* [Requirement A]
Answer these from the investing forum thread:
(i) What two reasons does the thread give for a personal LOC being better?
(ii) Contributing enough to do what does Oldroe call a good strategy?
(iii) Which book by Jeremy Siegel does doctrine name?
* [Requirement B]
Duplicate the part of the investing forum thread that opens with the words containing "I did eventually" and closes with "advice out there.".
* [Requirement C]
Finish out the next part of the investing forum thread, picking up after its final post.

* [Reading passage]

Personal LOC is better because limits are higher and rates lower.
In this case, it would depend on the duration of the emergency, and the risk tolerance of the individual.
A major home repair or car repair is ok on a LOC, as long as all other aspects of the finances are secure (job, savings, etc.)

One issue with using LOC is that interest starts to become due right from 1st month.
During periods of financial stress, having to pay LOC interest is an additional burden.
Those that rely exclusively on credit based products for emergency funds often find themselves shuffling money from account to account (i.e. paying one credit account from another).

Higher emergency funds are a good idea for those that can't tolerate longer periods of unemployment, can't reloacte easily, or have external liabilities, such as supporting elderly parents/grandparents.


----------



## Just a Guy (Mar 27, 2012)

I remember living debt free for years, biggest mistake I ever made. 

Had I been smarter back then I would have gotten a heloc and bought good investments and real estate, deducted the interest against the cash flow they generated and been much further ahead than I am today. 

I did eventually wake up to the power of OPM and leverage and was amazed at how quickly your net worth could increase. The trick was to learn to spot good investments. 

For picking stocks, understanding the market and the companies you invest in are key. When I buy companies I use and understand, I make money. When I bought "hot sectors" that were "highly touted", I usually lost. Books like a random walk down Wall Street, and millionaire mind come top of mind to me. 

For real estate, I've recommended a site many times, as it gives, in my opinion, the best advice out there.


----------



## Mall Guy (Sep 14, 2011)

Simon Says said:


> I`m 35 years old and my wife is 34. . . how the banks are there to make money for themselves and how the financial advisors at the banks really have no financial training, only sales training. How the MER at banks will drain your returns and how your options are limited. I want to do the right thing with this money but I`m worried I`ll make a mistake and it will take me 20 years to figure it out. I don`t expect double digit returns and I know my investor profile is moderate to conservative . . .


You have time . . . So buy CND banks for their 4% dividends . . . and profit off of their clients playing those fees . . . add on pull backs, and add really big solid names over time . . . go self directed, and stop worrying about the trading fee . . . you will quickly get it down to $9.95/trade . . . do you really think the CDN Gov will let any of the big 5 fail !!!


----------



## Simon Says (Jan 5, 2013)

*Thank you all*

Thank you all for the great advice! I'm a little hesitant about using HELOC money to invest but I just may not fully understand it yet. I also agree that the government would never let any of the big 5 fail. I'm going to look for some of the books that have been recommended and see what I can figure out. I have a couple months left before it's time to open the accounts and get started so I have a bit of time to get the reading done.

Thanks,

Simon


----------



## Oldroe (Sep 18, 2009)

Contributing enough to drop you down 1 tax bracket is a good strategy.

Build a solid base of div. stocks then 5% for more risk more reward, if you get comfortable with the markets.


----------



## doctrine (Sep 30, 2011)

Definitely read some books. I personally like Jeremy Siegel's "Stocks for the Long Run", which will make you a believer in the long term returns that can be provided by owning part of a successful company. I also liked "Four Pillars of Investing" by William Bernstein, and of course the classic "The Intelligent Investor" by Benjamin Graham. I have been very successful managing my own capital; the bottom line is that no one will care as much about your money as you.

* [Data entries]
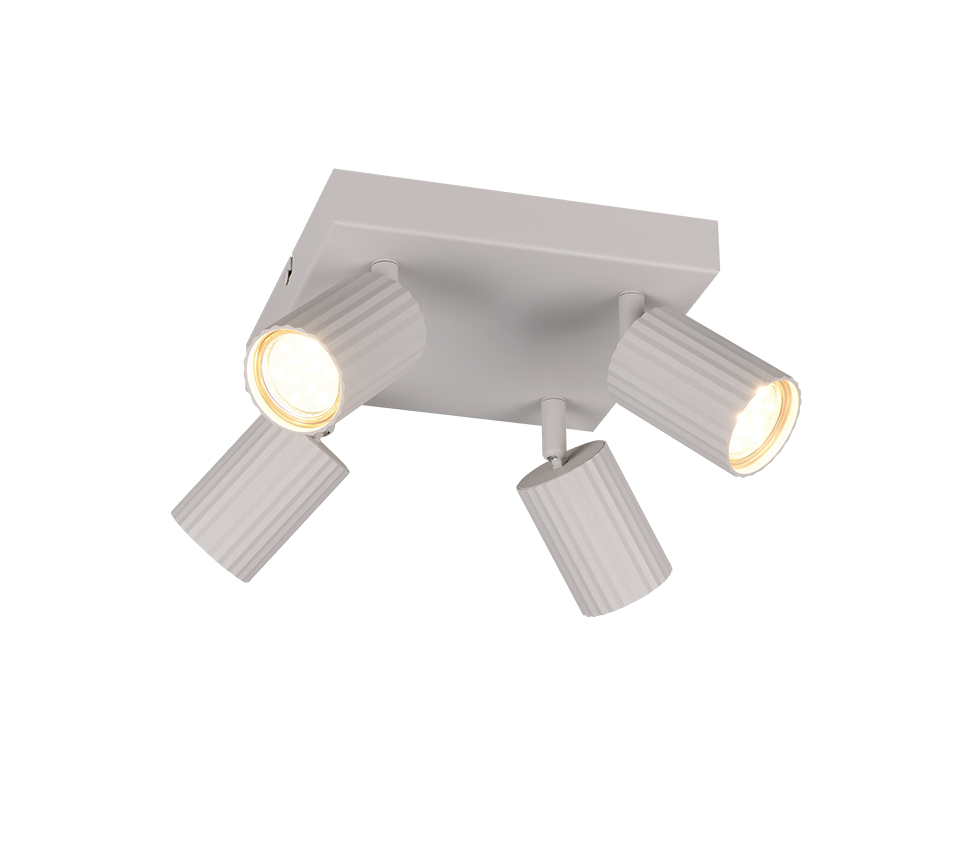 Soka Spot- Various Finishes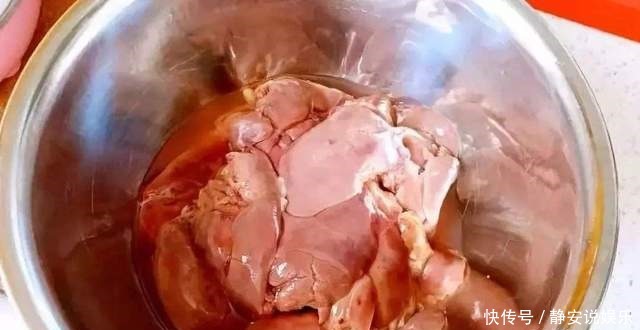 将鸡肝|鸡肝钓鱼,只要这样用,钓肉食鱼,一钓一个准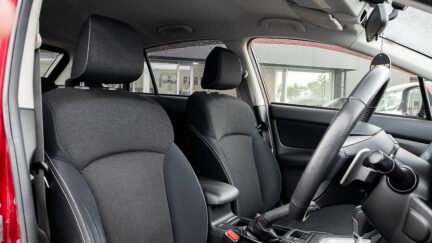 Subaru Xv 2.0i-L Eyesight Adaptive Cruise Control, Push Start image 312839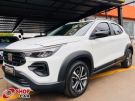 FIAT Pulse Audace 1.0T 12v Branca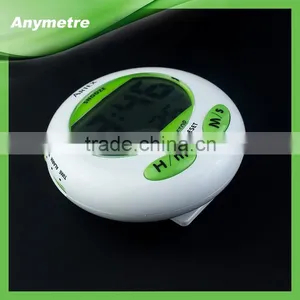 Hot Sale Digital Wall Clock ( New Design) thumbnail-1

* [Response area A]
(i) Limits are higher and rates are lower.
(ii) Enough to drop you down 1 tax bracket.
(iii) "Stocks for the Long Run".

* [Response area B]
I did eventually wake up to the power of OPM and leverage and was amazed at how quickly your net worth could increase. The trick was to learn to spot good investments. 

For picking stocks, understanding the market and the companies you invest in are key. When I buy companies I use and understand, I make money. When I bought "hot sectors" that were "highly touted", I usually lost. Books like a random walk down Wall Street, and millionaire mind come top of mind to me. 

For real estate, I've recommended a site many times, as it gives, in my opinion, the best advice out there.

* [Response area C]
----------



## the-royal-mail (Dec 11, 2009)

A couple months is far below what is recommended for emergency funds. The general advice is between 6-12 months of living expenses, kept in cash in a savings account (NOT invested!), ready to deploy on a moment's notice.

Be very careful about investing money you don't have or cannot afford to lose. I personally recommend spending some time to save up some more emergency fund cash for both you and your spouse, then save some capital afterwards to do your investing thing. Just don't expect to get rich overnight. For every 250 threads we see in CMF about investing, we see 1 about saving and managing money. A lot of people out there are missing the point on how to manage your financial house. It's not just about investing and RE like some would have you believe.

I also recommend reading some of the other threads here in CMF. Good luck.


----------



## 44545 (Feb 14, 2012)

For advice on self-directed investing, I'd suggest picking up The MoneySense Guide to the Perfect Portfolio."

If you want to get into some serious reading on investing, I'd suggest either "The Four Pillars of Investing" (long, detailed, somewhat math heavy), or "The Investor's Manifesto" (shorter, same content, less math heavy but skips a lot of detail) - both by Dr.William Bernstein. Both of those are US-centric so a decoder wheel of sorts is helpful...available here: http://www.finiki.org/wiki/Canadian-US_Investing_Differences
...or just skip the parts that deal with specific investment advice using US-based investment products.

You might have a look around the entire Finiki site, starting here: http://www.finiki.org/wiki/Getting_Started



the-royal-mail said:


> A couple months is far below what is recommended for emergency funds. The general advice is between 6-12 months of living expenses, kept in cash in a savings account (NOT invested!), ready to deploy on a moment's notice.
> 
> Be very careful about investing money you don't have or cannot afford to lose. I personally recommend spending some time to save up some more emergency fund cash for both you and your spouse, then save some capital afterwards to do your investing thing. Just don't expect to get rich overnight. For every 250 threads we see in CMF about investing, we see 1 about saving and managing money. A lot of people out there are missing the point on how to manage your financial house. It's not just about investing and RE like some would have you believe.
> 
> I also recommend reading some of the other threads here in CMF. Good luck.


I second what The-Royal-Mail has written above.

The point of the emergency fund is to carry you during times when everything falls apart. 

Let's say there's an economic collapse and all of your investments lose value. Not a problem if you leave them invested as they'll likely recover on their own.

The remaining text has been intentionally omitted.